BTW, I'll take my Optima DLP Home Theatre Projector with a 9 foot picture over any systems mentioned here. No flat screen replicates film as I was a projectionist for 20 years and they look horrible, especially the CGI.
However if it has recently been shot digitally I'd give it a pass. The CRT would actually win with older films. Projecting with a video projector makes any format look like it did in the cinemas somehow. Includes TV shows. Give it a try!
Interestingly enough we still have a 61' Toshiba big screen from 1996 still going strong in the back room. We're wagering between the dog and this set.
Posted by: Peter Davenport | January 29, 2013 at 05:03 AM
Jeez the drop in DVD subscribers is unsettling, and strangely less than expected. Is it that customers are just cutting back on spending so much on Netflix but want to keep DVD, or do those people actually not care to receive discs by mail?

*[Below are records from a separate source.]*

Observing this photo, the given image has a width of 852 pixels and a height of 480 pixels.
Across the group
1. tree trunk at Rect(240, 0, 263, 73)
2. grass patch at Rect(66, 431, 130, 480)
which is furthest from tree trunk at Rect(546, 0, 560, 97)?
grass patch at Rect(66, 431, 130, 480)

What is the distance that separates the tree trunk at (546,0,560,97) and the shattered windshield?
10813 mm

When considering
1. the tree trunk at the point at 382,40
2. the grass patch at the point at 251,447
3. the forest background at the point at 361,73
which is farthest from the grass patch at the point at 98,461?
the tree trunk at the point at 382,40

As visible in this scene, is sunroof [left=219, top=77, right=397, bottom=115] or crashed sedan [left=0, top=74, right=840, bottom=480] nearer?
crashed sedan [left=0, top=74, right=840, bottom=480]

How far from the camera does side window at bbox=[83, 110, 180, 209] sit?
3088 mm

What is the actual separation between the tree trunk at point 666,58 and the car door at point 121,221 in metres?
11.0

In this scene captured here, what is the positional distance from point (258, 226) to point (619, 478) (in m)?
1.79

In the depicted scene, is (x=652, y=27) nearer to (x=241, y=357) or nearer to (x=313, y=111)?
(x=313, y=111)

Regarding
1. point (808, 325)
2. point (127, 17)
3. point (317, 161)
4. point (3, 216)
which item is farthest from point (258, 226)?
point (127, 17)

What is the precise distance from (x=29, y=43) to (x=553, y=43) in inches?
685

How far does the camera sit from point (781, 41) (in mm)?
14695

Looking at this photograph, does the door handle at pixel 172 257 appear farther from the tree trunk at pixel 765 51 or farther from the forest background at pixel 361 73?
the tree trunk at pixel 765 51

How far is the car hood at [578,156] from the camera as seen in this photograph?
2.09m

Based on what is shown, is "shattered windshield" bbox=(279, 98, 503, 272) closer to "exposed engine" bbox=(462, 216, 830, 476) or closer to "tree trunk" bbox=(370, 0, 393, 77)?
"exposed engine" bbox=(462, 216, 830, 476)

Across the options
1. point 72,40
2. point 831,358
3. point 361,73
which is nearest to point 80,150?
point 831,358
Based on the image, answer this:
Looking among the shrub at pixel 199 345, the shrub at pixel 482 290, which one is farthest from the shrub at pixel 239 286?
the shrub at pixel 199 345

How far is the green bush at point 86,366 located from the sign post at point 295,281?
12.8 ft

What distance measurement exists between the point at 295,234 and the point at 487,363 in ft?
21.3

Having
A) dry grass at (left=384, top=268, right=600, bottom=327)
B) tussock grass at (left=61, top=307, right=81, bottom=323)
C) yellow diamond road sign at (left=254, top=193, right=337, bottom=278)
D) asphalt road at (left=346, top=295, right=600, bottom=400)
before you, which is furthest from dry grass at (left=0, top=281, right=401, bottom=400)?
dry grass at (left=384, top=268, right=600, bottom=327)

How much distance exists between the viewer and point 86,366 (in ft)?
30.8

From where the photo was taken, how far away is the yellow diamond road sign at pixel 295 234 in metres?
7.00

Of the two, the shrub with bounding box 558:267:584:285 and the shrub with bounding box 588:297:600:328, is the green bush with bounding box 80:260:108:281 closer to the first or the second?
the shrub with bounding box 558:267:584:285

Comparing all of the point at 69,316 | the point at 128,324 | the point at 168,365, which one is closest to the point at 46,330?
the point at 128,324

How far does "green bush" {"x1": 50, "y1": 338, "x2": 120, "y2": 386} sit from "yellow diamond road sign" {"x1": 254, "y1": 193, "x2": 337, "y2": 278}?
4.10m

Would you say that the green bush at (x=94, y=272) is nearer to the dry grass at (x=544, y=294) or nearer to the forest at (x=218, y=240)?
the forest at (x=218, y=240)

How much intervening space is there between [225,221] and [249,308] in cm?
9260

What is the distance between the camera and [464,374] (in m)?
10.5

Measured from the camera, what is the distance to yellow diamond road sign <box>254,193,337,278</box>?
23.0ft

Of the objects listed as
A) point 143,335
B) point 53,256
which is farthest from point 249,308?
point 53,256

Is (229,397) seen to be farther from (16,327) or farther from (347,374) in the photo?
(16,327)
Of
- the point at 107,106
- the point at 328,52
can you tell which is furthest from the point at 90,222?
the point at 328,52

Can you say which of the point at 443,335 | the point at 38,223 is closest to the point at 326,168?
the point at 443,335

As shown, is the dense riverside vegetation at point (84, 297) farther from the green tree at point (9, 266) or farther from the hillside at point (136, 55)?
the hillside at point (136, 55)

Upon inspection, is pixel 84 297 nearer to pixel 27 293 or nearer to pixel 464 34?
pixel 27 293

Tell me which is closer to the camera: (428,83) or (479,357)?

Posted by: Galagatron | January 30, 2013 at 08:29 PM
They are almost giving the DVDs away at Walmart. They even had a Blu-ray double disc edition of "Sucker Punch" for $1.96 during Black Friday that went for much more than that not too long ago. I'm guessing streaming, added with the cost of DVDs and TV show clearances are helping to kill the subscriber base.
I think technology and the change in the new generation that doesn't have 20th century pop culture baggage means they don't collect as much as the people like us who were amazed at the thought of owning a VCR and actually renting or buying our own shows. Then again there's bit torrents, ugh. Love killing my own reasons.